◆ **What the exercise asks**:
Repeat the material exactly, leaving nothing out.

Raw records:
____________
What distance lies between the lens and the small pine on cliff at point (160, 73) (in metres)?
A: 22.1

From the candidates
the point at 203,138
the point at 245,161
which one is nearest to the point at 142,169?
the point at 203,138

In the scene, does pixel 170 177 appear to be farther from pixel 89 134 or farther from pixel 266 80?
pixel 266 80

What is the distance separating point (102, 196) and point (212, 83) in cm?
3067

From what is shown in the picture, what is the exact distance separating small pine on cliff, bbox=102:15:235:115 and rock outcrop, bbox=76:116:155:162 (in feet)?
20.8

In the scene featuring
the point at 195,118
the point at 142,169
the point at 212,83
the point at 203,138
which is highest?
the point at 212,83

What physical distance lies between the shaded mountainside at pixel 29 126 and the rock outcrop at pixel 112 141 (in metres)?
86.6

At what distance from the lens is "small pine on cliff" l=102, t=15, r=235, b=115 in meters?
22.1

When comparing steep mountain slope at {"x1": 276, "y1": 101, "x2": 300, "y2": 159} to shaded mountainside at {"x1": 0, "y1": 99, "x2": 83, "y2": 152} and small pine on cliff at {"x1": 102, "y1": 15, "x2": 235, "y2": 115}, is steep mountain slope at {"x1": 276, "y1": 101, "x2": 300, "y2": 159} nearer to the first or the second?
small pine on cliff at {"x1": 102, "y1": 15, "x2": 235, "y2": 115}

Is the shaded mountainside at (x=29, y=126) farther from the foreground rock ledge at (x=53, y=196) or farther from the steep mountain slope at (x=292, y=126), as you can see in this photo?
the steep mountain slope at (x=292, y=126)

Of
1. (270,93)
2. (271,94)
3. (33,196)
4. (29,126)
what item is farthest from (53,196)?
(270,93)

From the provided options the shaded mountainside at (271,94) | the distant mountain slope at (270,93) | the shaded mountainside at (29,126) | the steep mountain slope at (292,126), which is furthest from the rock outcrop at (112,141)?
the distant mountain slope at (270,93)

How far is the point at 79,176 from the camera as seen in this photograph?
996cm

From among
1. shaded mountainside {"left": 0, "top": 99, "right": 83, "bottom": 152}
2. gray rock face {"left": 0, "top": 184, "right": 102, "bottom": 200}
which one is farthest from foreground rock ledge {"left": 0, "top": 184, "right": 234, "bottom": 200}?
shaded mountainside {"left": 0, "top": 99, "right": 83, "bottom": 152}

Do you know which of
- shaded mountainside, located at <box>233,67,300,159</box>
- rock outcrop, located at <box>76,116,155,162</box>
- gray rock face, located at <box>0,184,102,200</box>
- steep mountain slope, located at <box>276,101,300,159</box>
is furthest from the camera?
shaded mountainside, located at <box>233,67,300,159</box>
____________
◆ **Answer to the exercise**:
What distance lies between the lens and the small pine on cliff at point (160, 73) (in metres)?
A: 22.1

From the candidates
the point at 203,138
the point at 245,161
which one is nearest to the point at 142,169?
the point at 203,138

In the scene, does pixel 170 177 appear to be farther from pixel 89 134 or farther from pixel 266 80?
pixel 266 80

What is the distance separating point (102, 196) and point (212, 83) in cm?
3067

From what is shown in the picture, what is the exact distance separating small pine on cliff, bbox=102:15:235:115 and rock outcrop, bbox=76:116:155:162 (in feet)?
20.8

In the scene featuring
the point at 195,118
the point at 142,169
the point at 212,83
the point at 203,138
which is highest?
the point at 212,83

What physical distance lies between the shaded mountainside at pixel 29 126 and the rock outcrop at pixel 112 141 (in metres)?
86.6

At what distance from the lens is "small pine on cliff" l=102, t=15, r=235, b=115 in meters?
22.1

When comparing steep mountain slope at {"x1": 276, "y1": 101, "x2": 300, "y2": 159} to shaded mountainside at {"x1": 0, "y1": 99, "x2": 83, "y2": 152} and small pine on cliff at {"x1": 102, "y1": 15, "x2": 235, "y2": 115}, is steep mountain slope at {"x1": 276, "y1": 101, "x2": 300, "y2": 159} nearer to the first or the second?
small pine on cliff at {"x1": 102, "y1": 15, "x2": 235, "y2": 115}

Is the shaded mountainside at (x=29, y=126) farther from the foreground rock ledge at (x=53, y=196) or farther from the steep mountain slope at (x=292, y=126), as you can see in this photo?
the steep mountain slope at (x=292, y=126)

Of
1. (270,93)
2. (271,94)
3. (33,196)
4. (29,126)
what item is farthest from (53,196)?
(270,93)

From the provided options the shaded mountainside at (271,94) | the distant mountain slope at (270,93) | the shaded mountainside at (29,126) | the steep mountain slope at (292,126), which is furthest from the rock outcrop at (112,141)?
the distant mountain slope at (270,93)

How far is the point at 79,176 from the camera as seen in this photograph?
996cm

From among
1. shaded mountainside {"left": 0, "top": 99, "right": 83, "bottom": 152}
2. gray rock face {"left": 0, "top": 184, "right": 102, "bottom": 200}
which one is farthest from foreground rock ledge {"left": 0, "top": 184, "right": 234, "bottom": 200}?
shaded mountainside {"left": 0, "top": 99, "right": 83, "bottom": 152}

Do you know which of
- shaded mountainside, located at <box>233,67,300,159</box>
- rock outcrop, located at <box>76,116,155,162</box>
- gray rock face, located at <box>0,184,102,200</box>
- steep mountain slope, located at <box>276,101,300,159</box>
is furthest from the camera?
shaded mountainside, located at <box>233,67,300,159</box>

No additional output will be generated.